### EXERCISE BRIEF
Transcribe, word for word and without additions, each line below from the one containing "The researchers measured" through the one containing "Given this setup, evaluate", both ends included.

Stored records
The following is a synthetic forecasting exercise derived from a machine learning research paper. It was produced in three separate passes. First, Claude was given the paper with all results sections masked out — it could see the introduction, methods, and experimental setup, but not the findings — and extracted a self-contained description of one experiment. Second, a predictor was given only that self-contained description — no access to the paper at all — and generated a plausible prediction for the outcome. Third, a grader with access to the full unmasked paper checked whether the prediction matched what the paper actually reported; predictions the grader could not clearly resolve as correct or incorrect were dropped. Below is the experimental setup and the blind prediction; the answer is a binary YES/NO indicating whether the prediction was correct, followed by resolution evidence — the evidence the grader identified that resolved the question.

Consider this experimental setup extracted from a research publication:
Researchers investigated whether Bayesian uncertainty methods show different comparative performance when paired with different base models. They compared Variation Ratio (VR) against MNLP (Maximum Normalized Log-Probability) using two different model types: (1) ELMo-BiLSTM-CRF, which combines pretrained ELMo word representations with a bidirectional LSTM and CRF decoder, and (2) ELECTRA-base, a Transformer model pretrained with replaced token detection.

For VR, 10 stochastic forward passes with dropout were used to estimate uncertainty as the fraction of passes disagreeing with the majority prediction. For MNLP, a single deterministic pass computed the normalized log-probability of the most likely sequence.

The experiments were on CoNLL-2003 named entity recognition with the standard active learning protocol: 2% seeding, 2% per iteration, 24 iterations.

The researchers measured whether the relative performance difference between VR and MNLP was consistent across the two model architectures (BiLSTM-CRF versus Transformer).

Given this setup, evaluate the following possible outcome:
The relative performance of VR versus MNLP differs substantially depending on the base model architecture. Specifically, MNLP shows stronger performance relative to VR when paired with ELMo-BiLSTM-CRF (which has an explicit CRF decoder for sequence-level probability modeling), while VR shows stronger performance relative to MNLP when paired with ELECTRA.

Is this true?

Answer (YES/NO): NO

### SOLVED EXERCISE
The researchers measured whether the relative performance difference between VR and MNLP was consistent across the two model architectures (BiLSTM-CRF versus Transformer).

Given this setup, evaluate the following possible outcome:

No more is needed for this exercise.